Saturn and its Family
At last count, Saturn holds reign over more than sixty moons. Most of them are tiny, irregular-shaped rocks only a few kilometers long or smaller. Far more stunning, Saturn’s complex system of rings are made of countless particles, each of which might arguably be considered a natural satellite, but this pushes the word “moon” to an unusable extreme.
Tethys is one of eight moons with a diameter greater than 250 kilometers. Titan, with a diameter of 5,151 kilometers, is the largest of these and claims the title as the second largest moon in the Solar System, after Jupiter’s Ganymede, and the only one with an appreciable atmosphere. Hyperion is the smallest of the eight with dimensions of 360 × 266 × 205 kilometers.
Tethys, moon of Saturn, is appropriately named after the Greek titan and wife of Oceanus. The Greeks also considered her to be a sea goddess and mother to the chief rivers of the known world. All of this association with water gives us a happy coincidence in that Tethys is thought to be almost entirely water ice.
Originally discovered by Giovanni Cassini in 1684, the moon did not receive its mythological name until 1847, when John Herschel (son of the famous astronomer, William Herschel) proposed its name and that of the six other, then-known Saturn moons. Until that time, it was known as “Saturn III.”

= = = =

_Exercise requirements_:
- A) In the passage on Saturn's moons, what name did Tethys go by before it received its mythological one?
- B) Carry the passage on Saturn's moons forward from its last sentence.

Dataset rows:
= = = =

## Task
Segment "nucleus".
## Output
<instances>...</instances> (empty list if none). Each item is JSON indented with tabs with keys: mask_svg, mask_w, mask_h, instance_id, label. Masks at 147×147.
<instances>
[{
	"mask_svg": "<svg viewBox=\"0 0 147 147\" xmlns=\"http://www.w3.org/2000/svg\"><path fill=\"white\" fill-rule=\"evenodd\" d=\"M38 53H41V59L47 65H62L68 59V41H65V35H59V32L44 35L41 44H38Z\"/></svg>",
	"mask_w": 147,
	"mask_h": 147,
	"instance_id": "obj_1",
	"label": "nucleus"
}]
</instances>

= = = =

_Outputs for the tasks_:
- A) "Saturn III"

- B)
Like most other moons in the Solar System, the face of Tethys is pocked with craters. The largest such crater (450 kilometers across) is named Odysseus, after the hero of Greek myth. The other mega-feature of Tethys is the vast chasm called Ithaca Chasma, after the island home of Odysseus in Greek myth. This massive valley stands 100 kilometers wide by 2000 kilometers long and 3–5 kilometers deep.
Both features are very old, owing to the large number of smaller craters which have littered the surface since those features were created.
Though Tethys remains one of the brightest (most reflective) bodies in the Solar System, it does possess some surface discoloration. On the leading edge of Tethys in its motion in orbiting Saturn, there is a slight reddening of the surface. On the trailing anti-apex of motion, Tethys is not only reddened, but somewhat darkened.
Orbit and Environment
Tethys orbits about 234,000 kilometers above Saturn’s equator and 113,650 beyond the outer edge of Saturn’s rings. A day on Tethys is about 1.89 Earth days (45 hours, 20 minutes). Its orbit is almost perfectly circular and inclined to the equator of Saturn by about only one degree.
Because it is embedded deep within Saturn’s magnetosphere, Tethys receives a good helping of plasma and other energetic particles. Standing on Tethys for very long without adequate protection would thus be hazardous to your health.
In astronomical terms, a “Trojan” is a body which co-orbits with a larger body at the same distance from their primary. Thus, they share the same orbital period as the larger body. Trojans can persist at two locations in a larger body’s orbit, called Lagrangian points. These are gravitationally stable locations, so the bodies never run into each other. The co-orbital Lagrangian points are L4 and L5 (leading and trailing, respectively). These two co-orbital locations are at a sixty degree angle from the larger body as measured from the primary around which they orbit.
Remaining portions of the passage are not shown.